Our story begins with a dad who has 3 kids. After 10 years his ex found someone new and wanted a divorce. Divorce is finalized. Dad was convinced not to go to go court because that would "mess" things up for Mom. Yes I can hear all the gasps from you. This is one very trusting guy. Dad was not well schooled in family law. Mom told him they have shared parenting. He believed her. He never saw the divorce papers until 3 years later when he was about to get remarried.

He then realized that he that he owed thousands for back child support. He had the kids most of the time all those years and loved it. Mom loved it too because she didn't have any parental responsibility and lots of time for friends and partying.

New ordeal began for him. In order for him to take care of his home, kids, and child support he had to move to get a better paying job. This was the hardest thing for him to do. This is a dad who gave his kids a bath every night. Read them a story every night. Made them breakfast and lunch everyday. Made sure their homework was done. Helped them study for a test. His days started at 5:30 a.m. and ended about 9:00 p.m.

The kids wanted to move with him but weren't allowed to.

He finally got enough money to get a lawyer and asked for custody change. After 5 months of agony and continuaces, he was granted custody of the 2 minor children. He is so happy. His kids are in a stable home with a parent who is a parent everyday. His responsiblity is 24 hours. He loves it. It hasn't all been easy. The mother is mad. She misses her support check. She may take him to court again.  She uses every opportunity to insult him. But Dad is happy to have his children with him everyday. He does encourage his kids to have a relationship with their mother. He knows that children need a relationship with both parents.

Just wanted to say that for any parent who is trying to do the best for their children and want custody of them, there is hope. It seems to be harder for men than women but still there is hope. Even if you don't get custody, you will know that did all you could. It is still worth it even if you get your heart broken in a million pieces. Your children will someday understand that you did all you could.

Ignorance of family law can hurt you as much as a vengeful ex.
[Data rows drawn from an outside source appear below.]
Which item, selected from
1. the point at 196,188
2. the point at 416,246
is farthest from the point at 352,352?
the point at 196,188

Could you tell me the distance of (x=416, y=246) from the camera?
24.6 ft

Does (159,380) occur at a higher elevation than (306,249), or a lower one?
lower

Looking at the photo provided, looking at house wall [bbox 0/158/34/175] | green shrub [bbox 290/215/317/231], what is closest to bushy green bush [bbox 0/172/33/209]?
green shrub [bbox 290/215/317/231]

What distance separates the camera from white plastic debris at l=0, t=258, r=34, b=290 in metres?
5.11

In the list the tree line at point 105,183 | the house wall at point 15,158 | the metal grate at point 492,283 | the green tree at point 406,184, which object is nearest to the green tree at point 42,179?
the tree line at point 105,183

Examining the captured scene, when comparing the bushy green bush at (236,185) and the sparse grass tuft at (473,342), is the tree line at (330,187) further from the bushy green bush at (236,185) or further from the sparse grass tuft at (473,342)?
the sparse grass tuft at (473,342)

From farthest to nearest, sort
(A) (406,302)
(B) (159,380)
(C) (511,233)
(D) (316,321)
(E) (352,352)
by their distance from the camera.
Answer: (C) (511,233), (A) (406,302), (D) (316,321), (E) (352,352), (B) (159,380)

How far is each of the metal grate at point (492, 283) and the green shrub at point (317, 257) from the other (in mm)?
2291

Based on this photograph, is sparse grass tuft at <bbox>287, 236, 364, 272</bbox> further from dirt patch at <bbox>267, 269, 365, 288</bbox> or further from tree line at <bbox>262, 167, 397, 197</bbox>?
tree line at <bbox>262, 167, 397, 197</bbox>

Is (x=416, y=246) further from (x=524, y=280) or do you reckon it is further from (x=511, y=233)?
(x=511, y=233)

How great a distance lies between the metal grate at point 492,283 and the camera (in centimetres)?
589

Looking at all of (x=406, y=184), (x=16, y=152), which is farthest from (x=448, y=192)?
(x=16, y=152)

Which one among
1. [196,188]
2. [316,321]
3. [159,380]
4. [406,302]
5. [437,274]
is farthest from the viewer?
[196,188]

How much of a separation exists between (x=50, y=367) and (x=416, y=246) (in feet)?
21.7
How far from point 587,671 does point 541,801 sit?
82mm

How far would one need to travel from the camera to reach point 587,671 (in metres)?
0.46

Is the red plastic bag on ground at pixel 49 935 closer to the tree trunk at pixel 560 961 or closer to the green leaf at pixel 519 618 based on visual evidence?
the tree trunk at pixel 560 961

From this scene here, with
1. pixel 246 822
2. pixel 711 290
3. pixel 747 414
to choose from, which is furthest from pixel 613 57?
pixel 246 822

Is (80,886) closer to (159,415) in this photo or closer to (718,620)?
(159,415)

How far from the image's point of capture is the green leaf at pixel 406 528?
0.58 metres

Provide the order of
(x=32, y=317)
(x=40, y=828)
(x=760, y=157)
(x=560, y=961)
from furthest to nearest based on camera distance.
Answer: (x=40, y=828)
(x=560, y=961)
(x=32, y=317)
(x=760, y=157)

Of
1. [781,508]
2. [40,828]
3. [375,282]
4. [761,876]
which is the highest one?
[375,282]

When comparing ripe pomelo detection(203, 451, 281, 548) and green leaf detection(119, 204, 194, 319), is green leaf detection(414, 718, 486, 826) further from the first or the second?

Please learn all you can and don't rely on your lawyer to do it all for you. Don't pester or be disrespectful to your lawyer. You will be amazed how much they will listen when you treat them as professionals. Your case is not the most important to him. Your case is the most important to you.

Dad now can understand why some fathers give up when they have been beaten down. But his advice is whatever the outcome is always do the best you can for your kids even when it takes so much out of you.

Best wishes as you parent your children.